The buildings will offer one-, two-, and three-bedroom apartments, ranging from 700 to 900 square feet, and monthly rents ranging from $650 to $975. The handful of remaining current tenants — who were temporarily moved to nearby apartment buildings at Alexander’s expense when construction started two months ago — will pay the same rents they did before, so the improvements will cost them nothing, Meier said.
Improved amenities will include new stainless-steel appliances, new doors and trim, central air-conditioning, wood-grain cabinetry and wood laminate floors on the first floor, with carpet in second-floor units to prevent noise issues.
Bigger units will have in-unit washers and dryers, with a shared laundry in the building basements and parking outside.

“It’ll be seen as a very good value for the tenants who are able to live there,” Meier said. “The rent will be less than what it would be had it been market rate.”

Every apartment also will have an open floor plan, Meier said, created by knocking down part of a wall enclosing each kitchen to create an island opening to the living room.
Building exteriors will have double-paned, high-efficiency windows, along with all new siding, balconies, roofing and a reconfigured outdoor lighting system. Security cameras will be added, and the buildings will be brought up to code, with interior sprinkler systems for fire protection plus fire alarms and hard-wired smoke detectors.
The units weren’t totally gutted, not “down-to-the-studs,” Meier said, because a lot of dry wall was salvageable. But a lot of other things had to go.

“The buildings were nearing the end of their useful life without a major capital infusion,” Meier said. “They were the worst buildings condition-wise in the neighborhood. The mechanicals were shot.”

Spillover benefits

And because of where the buildings are — on a dividing line between Alexander’s Novation Campus west of Rimrock Road near the Beltline and the Southdale neighborhood west of Novation — improving them also should provide spillover benefits for the business park and neighborhood.
For example, police and fire calls plagued at least one of the buildings, before it was vacated and boarded up last year by town officials. That problem should be eased as the Alexander Co. takes over property management from the former absentee landlord.

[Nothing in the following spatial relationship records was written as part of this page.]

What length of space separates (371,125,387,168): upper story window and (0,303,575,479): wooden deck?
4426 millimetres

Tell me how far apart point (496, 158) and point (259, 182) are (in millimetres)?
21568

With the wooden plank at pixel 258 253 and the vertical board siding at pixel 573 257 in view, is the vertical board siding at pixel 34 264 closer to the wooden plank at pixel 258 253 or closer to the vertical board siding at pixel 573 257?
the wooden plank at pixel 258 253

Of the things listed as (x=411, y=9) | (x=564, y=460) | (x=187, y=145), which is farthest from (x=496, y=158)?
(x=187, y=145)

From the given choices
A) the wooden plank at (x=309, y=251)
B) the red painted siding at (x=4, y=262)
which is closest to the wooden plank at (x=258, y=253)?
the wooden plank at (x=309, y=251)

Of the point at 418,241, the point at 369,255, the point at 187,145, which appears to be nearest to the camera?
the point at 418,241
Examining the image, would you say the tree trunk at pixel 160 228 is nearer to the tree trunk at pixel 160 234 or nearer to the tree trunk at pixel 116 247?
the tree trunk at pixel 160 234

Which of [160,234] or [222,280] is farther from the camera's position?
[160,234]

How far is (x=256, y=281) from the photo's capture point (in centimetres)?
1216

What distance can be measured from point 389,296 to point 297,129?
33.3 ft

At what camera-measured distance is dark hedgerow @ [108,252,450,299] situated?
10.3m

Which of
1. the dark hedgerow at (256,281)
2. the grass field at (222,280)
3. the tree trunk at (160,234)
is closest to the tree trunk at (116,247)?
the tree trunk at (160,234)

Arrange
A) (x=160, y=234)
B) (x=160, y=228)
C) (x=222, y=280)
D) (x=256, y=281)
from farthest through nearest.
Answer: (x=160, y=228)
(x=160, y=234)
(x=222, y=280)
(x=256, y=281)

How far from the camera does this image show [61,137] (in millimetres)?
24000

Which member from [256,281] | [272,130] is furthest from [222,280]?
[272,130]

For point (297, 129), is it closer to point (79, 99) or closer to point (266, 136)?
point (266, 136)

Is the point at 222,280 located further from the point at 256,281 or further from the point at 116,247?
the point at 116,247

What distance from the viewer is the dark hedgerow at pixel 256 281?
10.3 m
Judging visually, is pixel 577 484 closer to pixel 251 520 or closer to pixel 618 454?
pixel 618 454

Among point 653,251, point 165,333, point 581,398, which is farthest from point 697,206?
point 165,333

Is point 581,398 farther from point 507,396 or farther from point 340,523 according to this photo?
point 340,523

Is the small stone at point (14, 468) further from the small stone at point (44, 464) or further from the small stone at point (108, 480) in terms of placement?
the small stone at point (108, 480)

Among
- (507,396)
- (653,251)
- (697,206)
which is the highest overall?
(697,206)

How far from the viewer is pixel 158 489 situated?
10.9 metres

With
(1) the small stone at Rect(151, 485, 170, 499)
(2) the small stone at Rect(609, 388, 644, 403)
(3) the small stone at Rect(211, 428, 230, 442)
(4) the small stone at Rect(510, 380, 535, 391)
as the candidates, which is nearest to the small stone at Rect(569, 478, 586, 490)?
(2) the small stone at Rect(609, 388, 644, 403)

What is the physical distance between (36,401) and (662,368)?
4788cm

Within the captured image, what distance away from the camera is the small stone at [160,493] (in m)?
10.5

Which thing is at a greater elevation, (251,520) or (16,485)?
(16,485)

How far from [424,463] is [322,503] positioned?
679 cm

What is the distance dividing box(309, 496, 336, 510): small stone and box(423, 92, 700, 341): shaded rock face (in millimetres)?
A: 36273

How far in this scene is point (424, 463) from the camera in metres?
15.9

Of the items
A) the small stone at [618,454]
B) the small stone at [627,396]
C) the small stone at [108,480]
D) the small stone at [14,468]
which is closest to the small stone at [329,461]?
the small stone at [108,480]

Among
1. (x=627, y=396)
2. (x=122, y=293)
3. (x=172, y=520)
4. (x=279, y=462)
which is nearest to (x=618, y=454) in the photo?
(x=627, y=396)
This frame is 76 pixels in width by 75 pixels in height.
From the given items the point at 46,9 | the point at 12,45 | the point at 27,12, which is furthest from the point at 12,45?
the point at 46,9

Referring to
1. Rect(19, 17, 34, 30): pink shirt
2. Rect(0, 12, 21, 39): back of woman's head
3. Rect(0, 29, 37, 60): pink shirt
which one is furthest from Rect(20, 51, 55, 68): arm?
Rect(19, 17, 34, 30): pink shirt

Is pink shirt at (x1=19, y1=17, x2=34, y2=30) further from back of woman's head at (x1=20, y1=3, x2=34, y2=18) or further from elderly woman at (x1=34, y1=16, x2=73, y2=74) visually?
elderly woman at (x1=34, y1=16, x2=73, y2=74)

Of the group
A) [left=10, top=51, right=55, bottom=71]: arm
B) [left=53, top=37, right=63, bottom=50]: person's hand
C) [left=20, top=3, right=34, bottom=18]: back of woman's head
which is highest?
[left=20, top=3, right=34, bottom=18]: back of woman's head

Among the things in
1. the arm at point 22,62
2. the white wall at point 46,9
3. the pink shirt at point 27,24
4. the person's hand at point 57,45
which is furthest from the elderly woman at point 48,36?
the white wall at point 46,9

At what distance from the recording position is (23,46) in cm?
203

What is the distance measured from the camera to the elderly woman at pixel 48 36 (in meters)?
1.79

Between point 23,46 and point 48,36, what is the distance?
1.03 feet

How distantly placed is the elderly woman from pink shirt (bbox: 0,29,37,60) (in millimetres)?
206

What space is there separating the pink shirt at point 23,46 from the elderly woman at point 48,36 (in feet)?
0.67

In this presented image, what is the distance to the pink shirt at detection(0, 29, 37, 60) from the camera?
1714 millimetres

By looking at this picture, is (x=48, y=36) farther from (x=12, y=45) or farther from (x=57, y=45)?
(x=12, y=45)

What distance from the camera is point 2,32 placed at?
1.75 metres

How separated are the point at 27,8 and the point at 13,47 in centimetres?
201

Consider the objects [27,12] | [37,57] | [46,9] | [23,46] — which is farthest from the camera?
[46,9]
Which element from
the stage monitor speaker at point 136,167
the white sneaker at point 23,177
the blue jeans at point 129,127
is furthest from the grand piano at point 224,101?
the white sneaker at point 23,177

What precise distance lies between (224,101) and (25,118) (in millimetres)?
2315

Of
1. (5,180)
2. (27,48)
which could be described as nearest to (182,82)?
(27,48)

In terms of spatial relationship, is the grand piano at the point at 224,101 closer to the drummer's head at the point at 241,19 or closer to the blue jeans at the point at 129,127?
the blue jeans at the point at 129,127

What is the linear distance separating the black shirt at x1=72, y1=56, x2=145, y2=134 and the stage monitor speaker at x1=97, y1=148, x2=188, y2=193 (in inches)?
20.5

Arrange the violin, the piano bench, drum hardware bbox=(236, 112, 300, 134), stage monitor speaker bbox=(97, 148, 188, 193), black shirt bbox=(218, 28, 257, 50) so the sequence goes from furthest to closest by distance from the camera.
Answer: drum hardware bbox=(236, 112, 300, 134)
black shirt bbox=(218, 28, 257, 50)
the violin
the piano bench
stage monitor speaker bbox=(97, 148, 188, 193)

“We had major code violations,” town of Madison Chairman James Campbell said, noting the town “absolutely” welcomed the rehab.

“Anytime you bring something back up to modern standards, it’s got to benefit the community. A vacant building never helps any neighborhood.”

The project also could encourage other property owners in the area to clean up blighted buildings and help spur new investment in the business park, which now employs about 700.

“A lot of times we end up focusing on the worst adverse influence in a neighborhood and making it the best,” Meier said. “That makes the biggest difference in a neighborhood, so what we do ends up being a catalyst. I think it also sets an example for other people to follow, giving them the confidence to reinvest in their own properties.”

Verona-based Engineered Construction is the general contractor on the Pheasant Ridge project. Bill Jackson, vice president of business development and marketing, said his company liked partnering with Alexander because of its focus on infill and reuse.

“I just think it’s great for the community that it’s not a brand-new building, but that they’re taking an existing building and incorporating a lot of green features in it,” he said.

Jackson also liked the project’s South Side focus.

“As a lifelong resident of Madison, I’ve seen that area continue to go downhill over the years, and it’s nice to see something positive happening,” he said.